Stan Kriventsov

Personal information
- Born: Stanislav Germanovich Kriventsov 2 November 1973 (age 52) Moscow, Russia

Chess career
- Country: Canada
- Title: International Master (2002)
- Peak rating: 2449 (October 2005)

= Stanislav Kriventsov =

Canadian chess player and coach (born 1973)

Stanislav Germanovich Kriventsov (Станислав Кривенцов; born 2 November 1973, in Moscow, Russia) is a Canadian chess International Master and chess coach who resides in the United States. Between 1997 and 2007, he was a regular participant in American chess tournaments and has won over 60 United States Chess Federation Grand Prix tournaments, including four Pennsylvania state championships.

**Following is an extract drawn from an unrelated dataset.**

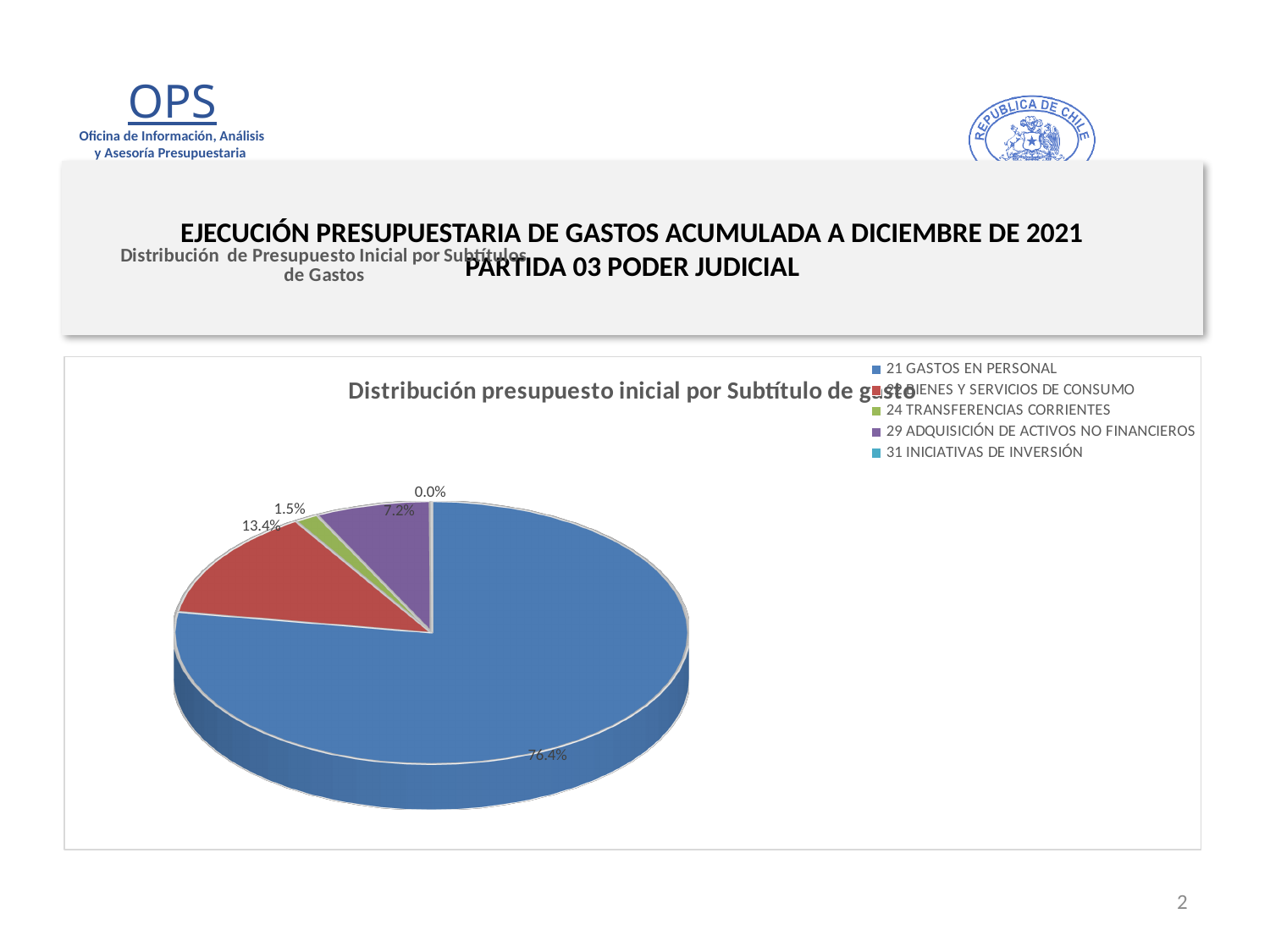
What percentage is shown for 29 ADQUISICIÓN DE ACTIVOS NO FINANCIEROS? 7.2% What percentage of the pie does 21 GASTOS EN PERSONAL represent? 76.4% What kind of chart is shown on the slide? Pie chart What is the difference in percentage points between 21 GASTOS EN PERSONAL and 29 ADQUISICIÓN DE ACTIVOS NO FINANCIEROS? 69.2% What is the title of the chart? Distribución presupuesto inicial por Subtítulo de gasto Which has a larger share, 29 ADQUISICIÓN DE ACTIVOS NO FINANCIEROS or 24 TRANSFERENCIAS CORRIENTES? 29 ADQUISICIÓN DE ACTIVOS NO FINANCIEROS How many categories does the legend list? 5 Which category has the smallest share of the pie? 31 INICIATIVAS DE INVERSIÓN What percentage is shown for 24 TRANSFERENCIAS CORRIENTES? 1.5% What percentage is shown for 22 BIENES Y SERVICIOS DE CONSUMO? 13.4% What percentage is shown for 31 INICIATIVAS DE INVERSIÓN? 0.0% Which category has the largest share of the pie? 21 GASTOS EN PERSONAL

Kriventsov has played in four US Chess Championships.

Kriventsov has a Ph.D. degree in electrical engineering with a specialization in power electronics from Penn State University, which he obtained in 2004. He worked as an adjunct faculty member at Tulane University in New Orleans, Louisiana, between 2004 and 2007, where he also received an M.S. degree in computer science in 2007. Since 2021, he has worked at Google as a software engineer.

Between 2007 and 2018, Kriventsov was a professional online poker player specializing in mid-stakes cash games. He has played and cashed in several live poker tournaments, with total live winnings of $88,882.